Estos mismos colectivos son los que, en el marco de la pandemia, han organizado la campaña #CancelTheRent con el objetivo de condonar miles de dólares de deuda que acumulan muchxs inquilinxs. La crisis de la covid-19 está haciendo emerger problemas estructurales del mercado de la vivienda neoyorquino, lo que demuestra que tampoco podemos idealizar el control del alquiler. A pesar de esta regulación, en 2017 se calculaba que el 45% del inquilinato blanco y el 57% del inquilinato negro y latino destinaba más del 30% de su salario a pagar el alquiler. Asimismo, en 2018 se produjeron casi 20 000 desahucios por impago del alquiler. La situación se solapa con las prácticas cuasi mafiosas de muchos caseros, de viviendas reguladas o en el mercado libre, propietarios individuales o empresas. Estas últimas han crecido tras la crisis de 2008, sobre todo las entidades financieras, que son dueñas de unas 100 000 viviendas con los precios regulados. Si la situación general es mala, incluso extrema para familias en barrios obreros, sería todavía peor si no existiera el control del alquiler.
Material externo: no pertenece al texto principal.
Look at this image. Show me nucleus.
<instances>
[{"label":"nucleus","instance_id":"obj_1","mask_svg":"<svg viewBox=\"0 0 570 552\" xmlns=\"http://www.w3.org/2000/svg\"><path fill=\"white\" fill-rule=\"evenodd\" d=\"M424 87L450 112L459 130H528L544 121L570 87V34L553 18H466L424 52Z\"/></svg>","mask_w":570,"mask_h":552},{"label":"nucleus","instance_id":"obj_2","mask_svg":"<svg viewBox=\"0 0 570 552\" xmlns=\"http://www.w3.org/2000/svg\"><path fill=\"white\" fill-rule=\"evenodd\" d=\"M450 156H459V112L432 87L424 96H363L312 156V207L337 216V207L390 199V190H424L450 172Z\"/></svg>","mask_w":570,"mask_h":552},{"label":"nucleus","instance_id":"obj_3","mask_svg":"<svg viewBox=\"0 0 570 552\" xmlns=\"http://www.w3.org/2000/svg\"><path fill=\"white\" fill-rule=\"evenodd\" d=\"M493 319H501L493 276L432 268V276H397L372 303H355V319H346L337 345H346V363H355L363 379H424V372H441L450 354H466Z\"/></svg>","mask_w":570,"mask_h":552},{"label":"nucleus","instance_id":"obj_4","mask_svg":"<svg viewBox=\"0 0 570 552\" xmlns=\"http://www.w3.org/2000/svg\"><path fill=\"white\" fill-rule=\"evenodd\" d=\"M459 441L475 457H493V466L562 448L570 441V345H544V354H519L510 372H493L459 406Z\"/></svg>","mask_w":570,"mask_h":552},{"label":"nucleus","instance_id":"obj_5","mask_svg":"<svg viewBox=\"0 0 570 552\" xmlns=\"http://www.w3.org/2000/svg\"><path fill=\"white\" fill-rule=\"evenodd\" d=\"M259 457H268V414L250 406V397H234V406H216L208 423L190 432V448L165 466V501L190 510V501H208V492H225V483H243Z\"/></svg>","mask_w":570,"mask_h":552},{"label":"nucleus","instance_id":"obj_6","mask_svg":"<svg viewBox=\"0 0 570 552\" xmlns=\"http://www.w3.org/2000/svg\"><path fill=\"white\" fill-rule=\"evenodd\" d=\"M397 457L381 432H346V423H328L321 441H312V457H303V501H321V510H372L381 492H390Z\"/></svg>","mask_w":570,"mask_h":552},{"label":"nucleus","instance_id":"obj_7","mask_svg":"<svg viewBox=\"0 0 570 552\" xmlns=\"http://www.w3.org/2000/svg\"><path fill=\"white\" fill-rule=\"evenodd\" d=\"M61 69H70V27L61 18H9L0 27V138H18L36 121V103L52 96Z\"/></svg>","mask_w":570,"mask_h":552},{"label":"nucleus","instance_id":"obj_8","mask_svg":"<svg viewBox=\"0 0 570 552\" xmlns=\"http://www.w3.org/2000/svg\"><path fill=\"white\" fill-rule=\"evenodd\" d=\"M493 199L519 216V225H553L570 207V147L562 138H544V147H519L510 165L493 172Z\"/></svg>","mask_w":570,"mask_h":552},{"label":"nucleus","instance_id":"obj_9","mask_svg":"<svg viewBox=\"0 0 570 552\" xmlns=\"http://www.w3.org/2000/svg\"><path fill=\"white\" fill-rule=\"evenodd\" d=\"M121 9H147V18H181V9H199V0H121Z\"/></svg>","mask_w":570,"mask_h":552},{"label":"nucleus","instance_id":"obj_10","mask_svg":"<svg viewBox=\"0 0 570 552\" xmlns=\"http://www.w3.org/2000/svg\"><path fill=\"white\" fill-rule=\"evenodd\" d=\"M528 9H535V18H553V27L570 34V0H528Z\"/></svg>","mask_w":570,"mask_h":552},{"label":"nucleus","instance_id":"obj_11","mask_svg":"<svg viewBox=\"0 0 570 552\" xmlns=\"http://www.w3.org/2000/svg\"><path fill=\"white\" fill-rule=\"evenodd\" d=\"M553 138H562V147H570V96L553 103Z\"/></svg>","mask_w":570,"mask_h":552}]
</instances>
En Nueva York, como en tantas otras ciudades, existe una emergencia habitacional cada vez más acuciante. El control del alquiler no es una panacea y, de forma aislada, es insuficiente, aunque contribuye a combatir la especulación y dar seguridad en el acceso y disfrute de una vivienda para muchas personas con pocos ingresos. En definitiva, es una política intervencionista necesaria para compensar un mercado en sí mismo desequilibrado, que debe complementarse con otras políticas proactivas de vivienda para que sea eficiente y socialmente justo. Lo mínimo que esperamos del Gobierno más progresista de la historia.